▶ _Excerpt to read_:
-.-.-

|Title:||Healthcare Inspection - Effectiveness of Actions to Correct Dental Instrument Reprocessing Deficiencies, St. Louis VA Medical Center, St. Louis, Missouri|
|City/State:||St. Louis, MO
|VA Office:||Veterans Health Administration (VHA)
|Report Author:||Office of Healthcare Inspections
|Report Type:||Healthcare Inspections
The VA Office of Inspector General (OIG) Office of Healthcare Inspections conducted a review to follow-up on our report, Follow-Up Evaluation of Dental Instrument Reprocessing Deficiencies, St. Louis VA Medical Center, St. Louis, Missouri (Report No. 10-03346-152, April 5, 2012). The purpose was to determine whether the adverse conditions identified have been resolved and whether OIG’s recommendations were implemented.
In the past several months, Veterans Integrated Service Network (VISN) and facility managers have taken multiple corrective actions and many of the conditions identified in the April 2012 OIG report have been resolved. Supply Processing Service (SPS) leadership positions have been filled, SPS has moved into its fully-renovated state-of-the-art space, and communication and oversight processes are improving.
The facility has made vast improvements in its RME-related policies and practices over the past 6 months and the central issue of patient safety during dental procedures has been addressed. While we identified some additional improvement opportunities, facility and VISN managers have verbalized their commitment to ongoing compliance with VHA requirements. Therefore, we consider the recommendations from the April 2012 report closed.

-.-.-

▶ _Record set_:
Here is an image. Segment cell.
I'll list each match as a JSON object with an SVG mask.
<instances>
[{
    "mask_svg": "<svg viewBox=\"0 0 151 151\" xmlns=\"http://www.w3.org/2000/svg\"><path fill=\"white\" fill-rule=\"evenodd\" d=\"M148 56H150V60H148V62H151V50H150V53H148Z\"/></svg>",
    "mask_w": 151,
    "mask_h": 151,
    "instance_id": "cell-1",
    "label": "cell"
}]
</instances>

-.-.-

▶ _Work required_:
From the inspection summary:
(a) What is the report number of the April 2012 report that the review followed up on?
(b) Into what kind of space has Supply Processing Service moved?
(c) Over what period does the summary say the facility made vast improvements in its RME-related policies and practices?
Draw only on the inspection summary, not the records.

▶ _Your solution_:
(a) 10-03346-152
(b) Its fully-renovated state-of-the-art space
(c) The past 6 months